Her research is aimed towards finding ways for networks to perform their best for the end-user. One of her projects was studying multi-hop wireless networks. She looked at the performance of a wireless network with a specific physical placement of wireless nodes and a specific traffic load. Her research, conducted with co-workers, suggested that 'shortest path routes' aren't always the optimum. Instead, there is a potential to provide much better performance through interference-aware routing.

Qiu is also interested in exploring the impact of selfish users in both Internet and wireless networks. "A recent trend in routing research is to avoid network-level inefficiencies by allowing hosts to choose their own routes using either source routing or overlay routing," said Qiu.

"Such routing schemes are considered selfish because the decisions are no longer based on system-wide criteria," she explained.

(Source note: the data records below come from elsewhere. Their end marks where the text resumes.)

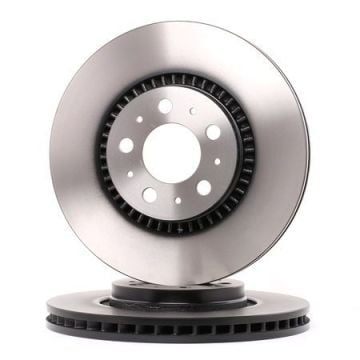 Volvo S60 Ön Fren Diski 2.0 T 305 mm Çap 2001-2010 TRW
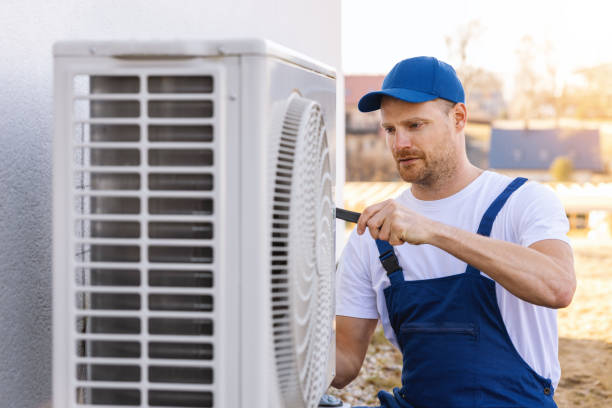 Best Affordable HVAC services  in Kenbridge, VA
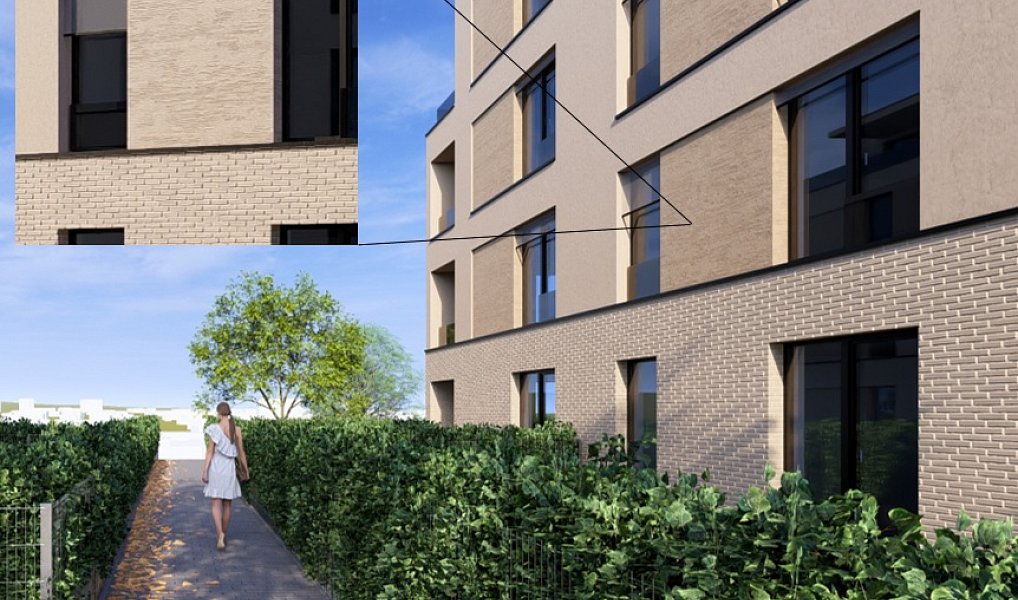 Prodej bytu 1+kk 42 m², Praha – náhled fotky 11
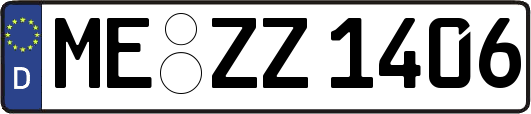ME-ZZ1406
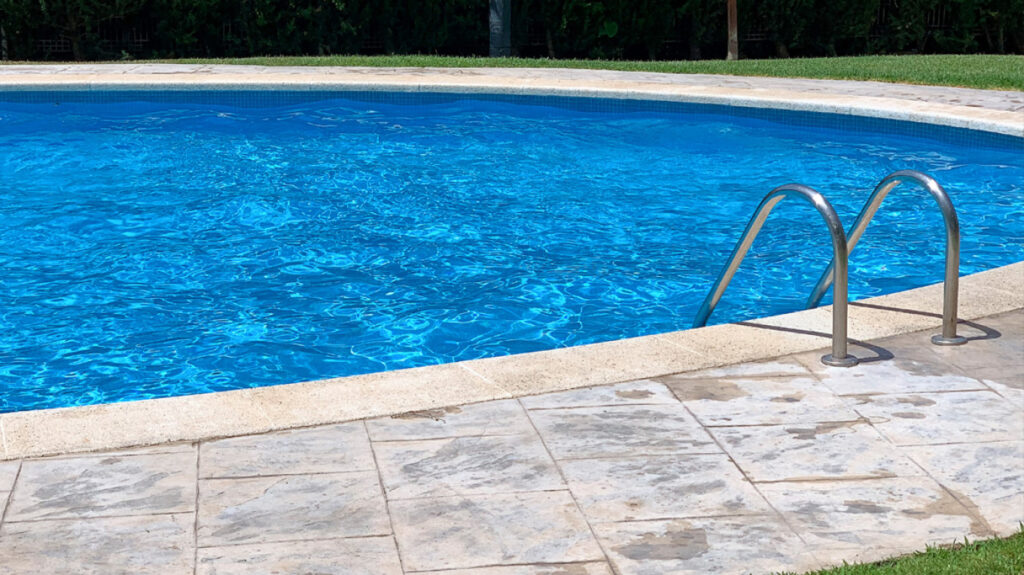 Παξοί: «Μάλλον η Αμέλια ήθελε να παίξει στην πισίνα και έγινε το τραγικό συμβάν» – Μαρτυρία για τον τραγικό θάνατο της 4χρονης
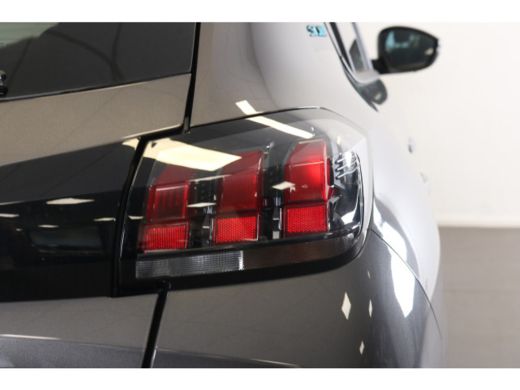 Peugeot 208 Peugeot Style 75pk | Navi | Camera achter | Cruise Control | Apple Carplay/Android Auto | Lichtme... ActivLease financial lease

Theoretical results showing that selfish routing can result in sub-optimal performance have cast doubts on this approach. However, using realistic topologies and traffic demands, Qiu's research shows that selfish routing achieves close to optimal latency in such environments. Her work also points out selfish routing poses new research challenges to network engineering.

Qiu believes that technology can make our lives easier and more entertaining. However, she'd like to think that it won't replace more personal forms of communication.

"Technology sometimes helps bring people closer, but not always. Nowadays when holidays come, we send e-cards to friends instead of phone calls or making a personal visit. It would be nice to use technology to assist but not replace personal communication."